Filter the data the same as in Problem 5. Use a R function to create a frequency table for the responses for the question asking whether these survey respondents are invested in the stock market.

Put your code and solution here:

dat %>% 
  filter(gender == 1 & region %in% c(1, 2) & marstat == 1 & newsint == 1) %>% 
  count(investor)
#>   investor  n
#> 1        1 57
#> 2        2 18

5.5.7 Problem 7

Going back to using all rows in the dataset, create a new column in the data using mutate that is equal to either 0, 1, or 2, to reflect whether the respondent supports increasing the standard deduction from 12,000 to 25,000, supports cutting the corporate income tax rate from 39 to 21 percent, or both.
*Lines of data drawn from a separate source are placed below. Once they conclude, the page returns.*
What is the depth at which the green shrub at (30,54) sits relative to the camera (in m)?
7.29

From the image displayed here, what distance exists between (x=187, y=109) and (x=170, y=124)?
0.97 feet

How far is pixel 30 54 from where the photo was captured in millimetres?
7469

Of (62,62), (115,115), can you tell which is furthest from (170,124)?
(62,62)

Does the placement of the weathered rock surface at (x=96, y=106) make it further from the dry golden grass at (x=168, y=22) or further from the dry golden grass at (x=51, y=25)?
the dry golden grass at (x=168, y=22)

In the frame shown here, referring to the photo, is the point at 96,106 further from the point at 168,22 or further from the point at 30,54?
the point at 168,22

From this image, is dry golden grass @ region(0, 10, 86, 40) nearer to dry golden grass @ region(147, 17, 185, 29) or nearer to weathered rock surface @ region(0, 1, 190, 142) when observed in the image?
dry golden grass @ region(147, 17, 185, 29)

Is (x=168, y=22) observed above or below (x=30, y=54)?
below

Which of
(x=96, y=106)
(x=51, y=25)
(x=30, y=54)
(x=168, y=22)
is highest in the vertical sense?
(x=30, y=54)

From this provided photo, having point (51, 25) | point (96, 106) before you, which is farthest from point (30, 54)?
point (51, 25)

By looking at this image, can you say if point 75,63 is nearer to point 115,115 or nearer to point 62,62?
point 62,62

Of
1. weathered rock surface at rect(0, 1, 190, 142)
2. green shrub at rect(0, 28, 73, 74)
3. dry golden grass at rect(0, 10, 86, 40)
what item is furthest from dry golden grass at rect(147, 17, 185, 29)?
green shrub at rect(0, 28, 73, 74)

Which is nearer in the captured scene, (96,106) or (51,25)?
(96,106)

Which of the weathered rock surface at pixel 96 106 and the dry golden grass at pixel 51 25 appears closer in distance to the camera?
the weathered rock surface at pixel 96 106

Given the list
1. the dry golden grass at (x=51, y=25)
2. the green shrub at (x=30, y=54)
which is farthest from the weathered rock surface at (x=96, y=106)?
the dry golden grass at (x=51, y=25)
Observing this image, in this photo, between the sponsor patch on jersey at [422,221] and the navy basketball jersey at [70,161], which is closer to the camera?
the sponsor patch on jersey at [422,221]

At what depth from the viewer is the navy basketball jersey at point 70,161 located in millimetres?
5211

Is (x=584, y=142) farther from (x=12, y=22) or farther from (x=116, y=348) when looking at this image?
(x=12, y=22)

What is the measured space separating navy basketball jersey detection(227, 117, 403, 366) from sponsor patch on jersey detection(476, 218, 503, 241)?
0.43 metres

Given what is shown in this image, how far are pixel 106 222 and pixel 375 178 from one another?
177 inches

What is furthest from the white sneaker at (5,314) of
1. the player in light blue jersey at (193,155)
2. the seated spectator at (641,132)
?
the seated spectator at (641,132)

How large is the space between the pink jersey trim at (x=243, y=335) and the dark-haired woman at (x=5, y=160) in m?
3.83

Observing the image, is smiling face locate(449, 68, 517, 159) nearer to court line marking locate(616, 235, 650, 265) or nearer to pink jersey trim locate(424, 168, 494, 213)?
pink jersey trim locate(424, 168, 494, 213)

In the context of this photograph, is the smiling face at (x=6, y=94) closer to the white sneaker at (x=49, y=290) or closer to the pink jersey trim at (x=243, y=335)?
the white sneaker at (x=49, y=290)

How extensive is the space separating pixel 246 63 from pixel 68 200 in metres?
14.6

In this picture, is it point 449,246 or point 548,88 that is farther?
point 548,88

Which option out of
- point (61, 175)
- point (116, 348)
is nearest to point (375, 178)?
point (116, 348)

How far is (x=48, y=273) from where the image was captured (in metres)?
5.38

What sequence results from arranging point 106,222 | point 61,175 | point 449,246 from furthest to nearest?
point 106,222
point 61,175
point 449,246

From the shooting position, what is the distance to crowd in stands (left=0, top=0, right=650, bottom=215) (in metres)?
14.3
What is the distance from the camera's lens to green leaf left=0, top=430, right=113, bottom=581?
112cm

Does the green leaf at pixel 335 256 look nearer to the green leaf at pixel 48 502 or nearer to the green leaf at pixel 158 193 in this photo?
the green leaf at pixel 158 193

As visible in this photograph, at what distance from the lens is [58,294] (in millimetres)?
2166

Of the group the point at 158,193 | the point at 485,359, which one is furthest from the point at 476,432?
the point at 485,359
Name the column “tax_scale.” Hint: you’ll need to use recode() as well.

Display the first twenty elements of the new column you create.

Put your code and solution here:

# 0: If the respondent supports neither of the two initiatives
# CC18_325d == 2 & CC18_325a == 2
# 1: If the respondent supports either of the two initiatives
# (CC18_325a == 1 & CC18_325d == 2) | (CC18_325a == 2 & CC18_325d == 1)
# 2: If the respondent supports both initiatives
# CC18_325d == 1 & CC18_325a == 1

dat %>% 
  mutate(tax_scale = case_when(
    (CC18_325d == 2 & CC18_325a == 2) ~ 0,
    ((CC18_325a == 1 & CC18_325d == 2) | (CC18_325a == 2 & CC18_325d == 1)) ~ 1,
    (CC18_325d == 1 & CC18_325a == 1) ~ 2
  )) %>% 
  select(tax_scale) %>% 
  pull() %>% 
  .[1:20]
#>  [1] 2 1 1 1 2 2 2 1 0 1 0 2 0 1 0 1 1 1 2 1

5.5.8 Problem 8

Use a frequency table command to show how many 0s, 1s, and 2s are in the column you created in Problem 7.

Put your code and solution here:

dat %>% 
  mutate(tax_scale = case_when(
    (CC18_325d == 2 & CC18_325a == 2) ~ 0,
    ((CC18_325a == 1 & CC18_325d == 2) | (CC18_325a == 2 & CC18_325d == 1)) ~ 1,
    (CC18_325d == 1 & CC18_325a == 1) ~ 2
  )) %>% 
  select(tax_scale) %>% 
  table()
#> .
#>   0   1   2 
#> 130 408 331

5.5.9 Problem 9

Again using all rows in the original dataset, use summarise and group_by to calculate the average (mean) job of approval for President Trump in each of the four regions listed in the “region” column.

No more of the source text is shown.